Узнав, что его собираются воткнуть именно в курьезы (официально рубрика называлась «За гранью культуры»), Егор Трофимович Вожделея нисколько не обиделся.
– Это все равно, – кротко молвил он. – Главное, чтобы услышали.
Справедливо рассудив, что терять ему уже нечего, краткую беседу с божьим человеком провел перед камерой сам Мстислав Оборышев. Вопросы в основном задавал натужно игривые, внутренне обмирая при мысли о том, как он со своей нынешней рожей будет смотреться на экране.
Акулина Истомина рыдала в гримерной.
Переснимать не пришлось. Внезапно подурневшая Маня, ассистент режиссера, дала отмашку – и дамский любимчик Рудик отнял от окуляра ошеломительно мерзкую харю прожженного альфонса и сутенера. Обезумевшим взглядом Мстиша Оборышев обвел присутствующих. Каких-нибудь пять минут назад все они выглядели вполне прилично, даже обаятельно. Теперь это была кунсткамера.
– Спасибо! – выпалил он, вскакивая. – У меня к вам, Егор Трофимович, еще пара вопросов наедине… если позволите…
Выволок за рукав растерявшегося Вожделею в коридор, и следует сказать, очень вовремя, потому что из студии послышались уже первые вскрики.
– Так, – хрипло сказал Мстиша. – Вот ваш пропуск – и быстро на проходную!
– Но…
– Нигде не задерживайтесь! И вообще мой вам совет: на люди не показываться. Хотя бы пару дней… Да! Передача – в шесть тридцать по местному времени. Вообще-то в шесть ровно, но пока дело дойдет до «загранки»… Шесть тридцать!

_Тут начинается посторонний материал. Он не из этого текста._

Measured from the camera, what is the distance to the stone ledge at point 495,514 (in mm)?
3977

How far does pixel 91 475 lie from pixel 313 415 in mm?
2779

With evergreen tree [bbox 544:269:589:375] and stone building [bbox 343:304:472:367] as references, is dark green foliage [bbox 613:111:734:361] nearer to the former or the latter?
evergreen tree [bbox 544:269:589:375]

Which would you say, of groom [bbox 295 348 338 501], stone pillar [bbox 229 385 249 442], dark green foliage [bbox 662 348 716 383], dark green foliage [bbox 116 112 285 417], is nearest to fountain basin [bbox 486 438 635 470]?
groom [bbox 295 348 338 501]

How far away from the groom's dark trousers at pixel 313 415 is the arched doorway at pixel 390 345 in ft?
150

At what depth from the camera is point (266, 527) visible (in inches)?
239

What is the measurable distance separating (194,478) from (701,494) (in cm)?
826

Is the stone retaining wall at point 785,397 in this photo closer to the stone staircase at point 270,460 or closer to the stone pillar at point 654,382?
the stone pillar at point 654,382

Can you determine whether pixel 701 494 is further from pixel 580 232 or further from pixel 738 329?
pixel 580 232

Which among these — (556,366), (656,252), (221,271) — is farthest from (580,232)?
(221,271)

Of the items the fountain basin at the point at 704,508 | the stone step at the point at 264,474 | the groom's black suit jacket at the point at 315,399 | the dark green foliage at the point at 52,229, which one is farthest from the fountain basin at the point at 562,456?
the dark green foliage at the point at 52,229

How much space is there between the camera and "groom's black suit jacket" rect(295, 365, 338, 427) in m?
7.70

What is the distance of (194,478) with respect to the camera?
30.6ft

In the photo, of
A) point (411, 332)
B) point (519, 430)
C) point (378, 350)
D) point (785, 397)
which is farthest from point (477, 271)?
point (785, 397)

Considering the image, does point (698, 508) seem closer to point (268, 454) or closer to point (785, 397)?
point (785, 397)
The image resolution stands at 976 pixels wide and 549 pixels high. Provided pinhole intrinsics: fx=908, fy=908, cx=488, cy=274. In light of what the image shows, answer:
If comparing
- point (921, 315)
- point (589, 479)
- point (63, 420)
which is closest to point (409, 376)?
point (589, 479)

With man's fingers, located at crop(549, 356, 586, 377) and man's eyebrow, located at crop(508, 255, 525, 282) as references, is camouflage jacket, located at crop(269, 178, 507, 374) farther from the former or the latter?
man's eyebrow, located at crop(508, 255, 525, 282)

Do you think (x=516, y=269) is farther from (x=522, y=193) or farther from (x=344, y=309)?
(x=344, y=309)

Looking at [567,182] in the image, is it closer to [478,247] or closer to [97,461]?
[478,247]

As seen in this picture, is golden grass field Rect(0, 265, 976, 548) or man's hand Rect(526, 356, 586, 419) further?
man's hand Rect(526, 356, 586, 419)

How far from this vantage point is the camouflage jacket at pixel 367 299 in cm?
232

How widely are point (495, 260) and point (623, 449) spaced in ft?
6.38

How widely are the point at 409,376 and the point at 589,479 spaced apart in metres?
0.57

Не пропустите…
Глаза его внезапно стали незрячи, и он снова оцепенел, представив, что стрясется с телезрителями в эти самые шесть часов тридцать минут, когда истина безвозвратно уйдет в эфир.
Домой Мстиша вернулся к восьми, изрядно выпив для храбрости. Несмотря на многочисленные заходы налево, жену свою он любил и со страхом гадал заранее, какая гарпия предстанет его глазам. Внешность у Светы, следует заметить, была самая невзрачная: серая мышка, воробышек. Что же с ней будет теперь? Акулину-то вон как перекосило!
Ключ упорно не желал вставляться в прорезь замка. Наконец хозяйка, не выдержав, открыла дверь сама – и трудно даже сказать, кто из супругов был поражен в большей степени. Вне всякого сомнения, передачу Светлана посмотреть успела, ибо перед Мстишей возникла на пороге маленькая хрупкая женщина ангельской красоты. Оборышев протрезвел от ужаса. Он почувствовал себя раздетым донага. Все его обманы, измены и заначки были теперь оттиснуты на физиономии и в комментариях не нуждались.
Пауза длилась и длилась.
– Боже… – с жалостью глядя на мужа, выдохнула волшебно похорошевшая Света. – Бедняжка ты мой… Сколько ж вам приходится врать на этом вашем телевидении!..
Трудно сказать, откуда и зачем берутся на белом свете порядочные люди, если их появлению естественный отбор, мягко говоря, не способствует. Но вот берутся откуда-то и даже иногда умудряются дожить до совершеннолетия, а то и до преклонных лет, хотя одному богу известно, чего им это стоит. Порядочный человек – публичная пощечина обществу. Своим поведением он как бы опускает окружающих, напоминая им о том, кто они такие. Думается, именно поэтому Христос завещал творить добро втихомолку и ни в коем случае не напоказ. Иначе пришибут.
Естественно, что, стоило схлынуть первому потрясению, Оборышев почувствовал себя оскорбленным. Нет, но как вам это понравится: опять он весь в экскрементах, а она вся в белом! А уж наивное восклицание Светы – и вовсе уязвило до глубины души. К счастью, Мстише хватило ума обиды своей не выдать и покорно испить горькую чашу до дна.
Светлана утешала мужа весь вечер, так что в конце концов он чуть ли не сам уверовал, будто поразившее его безобразие вызвано скорее профессиональными, нежели бытовыми проступками.